Records supplied:
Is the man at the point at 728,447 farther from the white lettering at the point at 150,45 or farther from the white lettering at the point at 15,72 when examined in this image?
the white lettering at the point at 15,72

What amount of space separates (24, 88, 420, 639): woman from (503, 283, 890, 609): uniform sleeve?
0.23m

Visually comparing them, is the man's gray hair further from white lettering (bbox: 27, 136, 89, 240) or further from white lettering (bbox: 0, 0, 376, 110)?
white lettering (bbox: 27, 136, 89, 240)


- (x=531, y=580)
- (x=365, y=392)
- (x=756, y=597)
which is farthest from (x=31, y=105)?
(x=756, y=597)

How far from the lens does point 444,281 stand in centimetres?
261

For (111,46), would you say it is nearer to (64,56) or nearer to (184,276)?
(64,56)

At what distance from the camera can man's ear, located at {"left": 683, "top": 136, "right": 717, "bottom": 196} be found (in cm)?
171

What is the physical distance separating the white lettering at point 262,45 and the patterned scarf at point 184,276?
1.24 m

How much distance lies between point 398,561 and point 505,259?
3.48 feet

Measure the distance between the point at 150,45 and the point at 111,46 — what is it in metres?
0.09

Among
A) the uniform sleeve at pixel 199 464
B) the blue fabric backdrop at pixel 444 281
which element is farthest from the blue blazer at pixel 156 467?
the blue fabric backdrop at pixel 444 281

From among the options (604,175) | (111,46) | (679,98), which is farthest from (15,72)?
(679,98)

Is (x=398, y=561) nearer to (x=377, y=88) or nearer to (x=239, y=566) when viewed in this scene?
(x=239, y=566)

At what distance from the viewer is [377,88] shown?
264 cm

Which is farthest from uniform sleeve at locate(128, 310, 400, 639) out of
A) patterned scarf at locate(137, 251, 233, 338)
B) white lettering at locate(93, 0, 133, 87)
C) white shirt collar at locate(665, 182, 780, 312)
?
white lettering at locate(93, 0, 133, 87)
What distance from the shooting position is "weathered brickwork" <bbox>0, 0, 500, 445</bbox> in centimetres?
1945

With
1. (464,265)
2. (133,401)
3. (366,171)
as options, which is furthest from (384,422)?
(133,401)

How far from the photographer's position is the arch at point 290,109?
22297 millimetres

Exercise goal:
Copy the records starting at the line that contains "Is (x=398, y=561)" and ending at the end of the records, replacing "brickwork" with "stonework" and keeping everything else the same.

Full output:
Is (x=398, y=561) nearer to (x=377, y=88) or nearer to (x=239, y=566) when viewed in this scene?
(x=239, y=566)

At what distance from the viewer is [377,88] shown?
264 cm

Which is farthest from uniform sleeve at locate(128, 310, 400, 639) out of
A) patterned scarf at locate(137, 251, 233, 338)
B) white lettering at locate(93, 0, 133, 87)
C) white shirt collar at locate(665, 182, 780, 312)
?
white lettering at locate(93, 0, 133, 87)
What distance from the shooting position is "weathered stonework" <bbox>0, 0, 500, 445</bbox> in centimetres?
1945

With
1. (464,265)
2. (133,401)
3. (366,171)
as options, which is furthest from (384,422)?
(133,401)

How far from the photographer's position is the arch at point 290,109?
22297 millimetres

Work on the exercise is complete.